What Causes Morning Sickness?

There are many reasons that you can experience nausea and vomiting throughout your pregnancy. One of the prime suspects is the hormone HCG, which rapidly rises during early pregnancy (when morning sickness is most likely to occur.) Higher levels of HCG are known to cause even more sickness during a pregnancy. Other reasons may be a rise in estrogen, enhanced sense of smell and taste, a stomach that is easily upset, and stress.

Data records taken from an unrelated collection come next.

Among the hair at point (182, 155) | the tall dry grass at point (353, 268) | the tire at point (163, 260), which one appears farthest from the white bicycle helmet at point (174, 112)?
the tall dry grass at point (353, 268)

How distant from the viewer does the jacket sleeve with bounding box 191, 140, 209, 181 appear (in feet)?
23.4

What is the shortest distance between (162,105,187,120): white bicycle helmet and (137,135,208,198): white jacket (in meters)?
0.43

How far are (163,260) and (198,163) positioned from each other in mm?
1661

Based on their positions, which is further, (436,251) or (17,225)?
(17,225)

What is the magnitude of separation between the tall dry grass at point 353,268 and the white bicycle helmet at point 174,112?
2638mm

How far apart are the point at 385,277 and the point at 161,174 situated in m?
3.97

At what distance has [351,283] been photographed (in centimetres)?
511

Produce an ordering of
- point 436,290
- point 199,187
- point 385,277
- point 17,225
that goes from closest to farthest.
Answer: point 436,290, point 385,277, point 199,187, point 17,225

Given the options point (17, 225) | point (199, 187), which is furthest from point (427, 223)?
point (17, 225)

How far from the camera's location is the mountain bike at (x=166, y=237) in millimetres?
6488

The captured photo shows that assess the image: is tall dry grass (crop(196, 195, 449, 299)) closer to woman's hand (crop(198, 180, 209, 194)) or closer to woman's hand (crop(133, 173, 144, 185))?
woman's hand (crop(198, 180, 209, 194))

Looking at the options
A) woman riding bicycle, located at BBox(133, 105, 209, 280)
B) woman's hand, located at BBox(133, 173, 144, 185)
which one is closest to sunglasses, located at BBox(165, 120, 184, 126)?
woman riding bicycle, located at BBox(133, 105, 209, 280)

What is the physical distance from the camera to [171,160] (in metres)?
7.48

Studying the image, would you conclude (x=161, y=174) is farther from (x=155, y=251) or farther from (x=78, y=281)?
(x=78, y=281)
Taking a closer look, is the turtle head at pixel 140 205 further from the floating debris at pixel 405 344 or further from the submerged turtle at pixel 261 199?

You are more likely to have morning sickness if you are pregnant with multiples, have had morning sickness in the past, have a history of migraine headaches, or have a genetic predisposition to nausea.

How Long Does Morning Sickness Last?

There is no right answer to this as it depends on your body and history. For instance, if you have a sensitive stomach and are genetically set up to have morning sickness, then chances are you will experience it longer than someone who does not have those issues.

It is most likely to occur in the first trimester and stop around the 12th week, however some women experience it for less time, some women experience it well past the 12th week mark, and some women experience it throughout their whole pregnancy.

In addition, you may experience hyperemesis gravidarum in your pregnancy, which literally means excessive vomiting in pregnancy. Women experiencing hyperemesis can end up throwing up several times in a day and become unable to consume food or drink without throwing up. This can start very early, before the 5th week of pregnancy, and it can last anywhere from a few weeks to the entire pregnancy. Unfortunately, many mothers who have this condition need to be hospitalized at some point during their pregnancy because of dehydration. Fortunately, it is fairly uncommon, and is most common for a short time in the early parts of pregnancy.

Morning Sickness Remedies

There are many things you can do to relieve the symptoms of morning sickness. Following are a few suggestions that may help you find relief.

Get up slowly – Instead of rushing out of bed in the morning, allow yourself plenty of time to wake up and start moving. Moving too fast can cause nausea to come on, especially on an empty stomach.

Eat and drink all day – Overeating and hunger can both cause nausea to occur, so from the moment you wake up to the moment you go to bed, you should eat small meals that do not make you too full. Also, you should drink water before eating to help you judge how full or hungry you are while eating so that you don’t end up overeating.

Get rest – Rest can help your body relax and rejuvenate, which can help to alleviate stress and nausea, but do not take a nap directly after eating as that is known to make the nausea worse. Instead, allow your body some time to digest the food and then take a nap.

Avoid spicy and greasy foods – These have high potential to cause you to become nauseated, both from smell and from indigestion. Bland meals that do not have a strong smell will be less likely to cause nausea. The BRAT diet is a good starting point if you are looking for a bland diet.

Eat stomach settling foods – There are some foods that are known to naturally settle your stomach and provide relief from nausea. These foods include ginger, crackers, peppermint, jello, and lemons. Include these in your meals or eat them on their own.

Hyperemesis Remedies

If you experience hyperemesis, then the usual remedies will likely not work for you. Your doctor may offer you medication, as there are some safe drugs that will help your sickness. For instance, they may recommend Diclectin®, which is a combination of an antihistamine and vitamin B6. However, if you don’t respond to the drug, or if dehydration starts to set in, then your doctor may admit you to the hospital to hydrate you intravenously.

In the end, there is no one answer to ‘How long does morning sickness last?’ Every woman will experience morning sickness differently when it comes to length and severity. However, by using some of the remedies mentioned above, you can relieve or lessen your symptoms.